A few recommendations for life on Mastodon:
1) Follow anyone you think looks potentially interesting; you can always unfollow later, and they may lead you to new people via boosted posts.
2) Boost posts you think are worthy, so others can discover new content.
3) Don't obsess on replicating your Twitter follows on Mastodon; let it be its own experience, and grow it organically. Obvs follow anyone you miss from Twitter, but this isn't a 1:1 replacement; have fun, follow your instincts.
Some folks have asked, "why not replicate your Twitter follows?" Obviously you should do what you want, but the Twitterverse was created with a lot of perverse incentives and strange distortions. To discover what makes this design unique, you may have better luck hand-curating your experience here than simply trying to replicate something from before, which is arguably broken in weird ways. A slower, more considered approach is, I think, worth trying.

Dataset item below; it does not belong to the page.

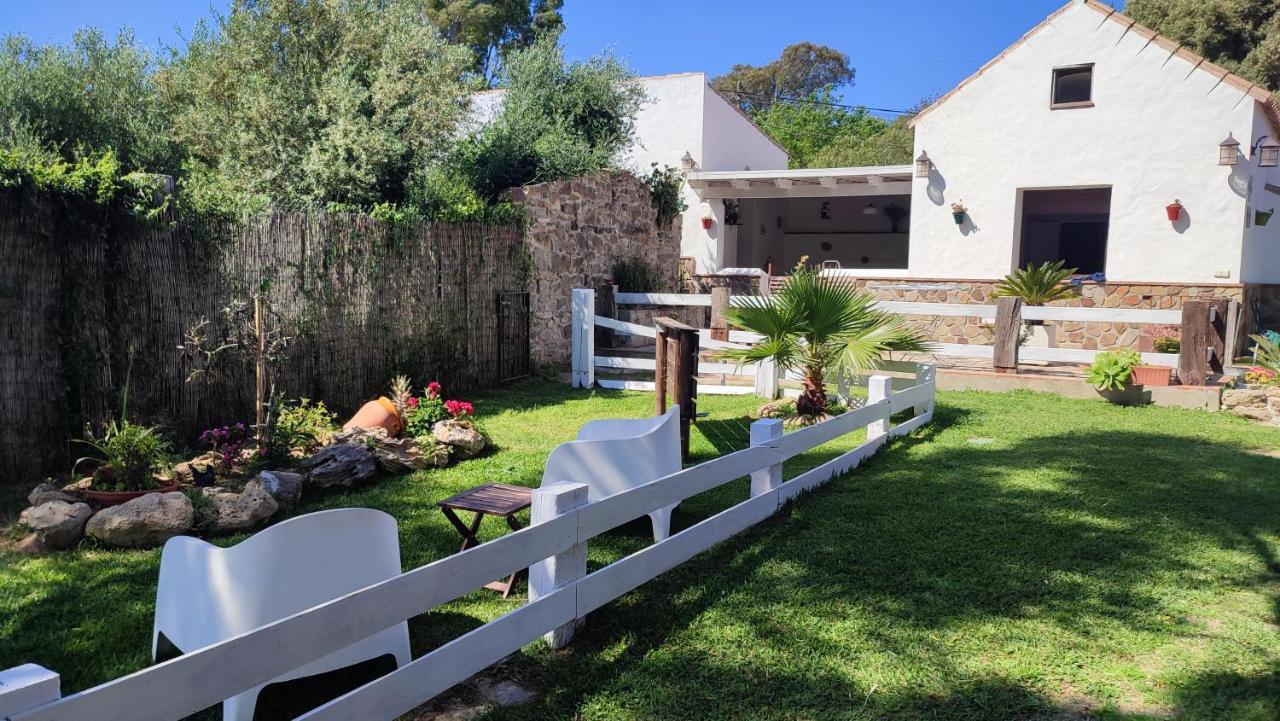 La Casa De Rodrigo Y Manuela Villa Tarifa Exteriör bild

@davetroy in germany a very nice project was started, to collect and share noteworthy profiles. They put them into categories and everyone can explore them. Maybe that would make sense on an international scale (but I'm to lazy to create it)

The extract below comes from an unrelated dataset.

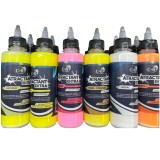 Aditiv Gel C&amp;B Extra Atractant, Krill, Portocaliu, 250ml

@davetroy agree ... a sigh of relief for a new and refreshing adventure
@davetroy agree 100%. It's an opportunity to craft a better SM experience
@davetroy I just jumped right into this only knowing a couple of people. I immediately met a bunch of really cool musicians I never would have met via any of the other places. It's been great trying to start over completely instead of attempting to recreate the network I have other places
@davetroy also check out the local timeline it's very different from seeing random accounts on twitter (if you are on the right server).

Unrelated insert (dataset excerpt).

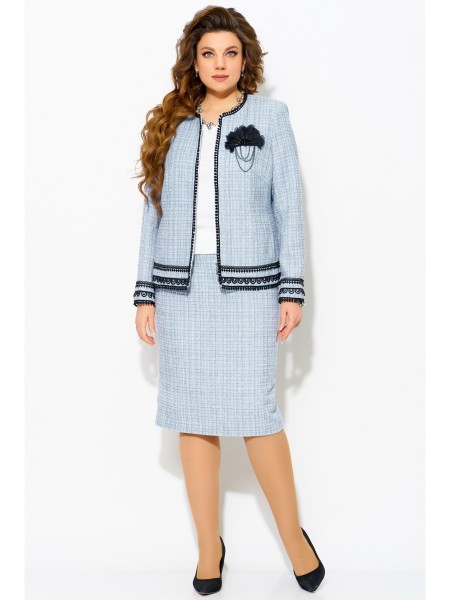 3013 небесно-голубой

@davetroy I’m still on Twitter for now, but haven’t imported following & followers ..so, allowing things to happen naturally, it feels very fresh.. like many here on this thread, discovering people I haven’t come across on the other side…thanks again Dave and thank you to everyone for their kindness & generosity in sharing content, knowledge etc very grateful
@davetroy Very thoughtful way to too look at it. We shouldnt try to copy what was there but let it become its own thing. Forcing it will just lead to a bad experience imo.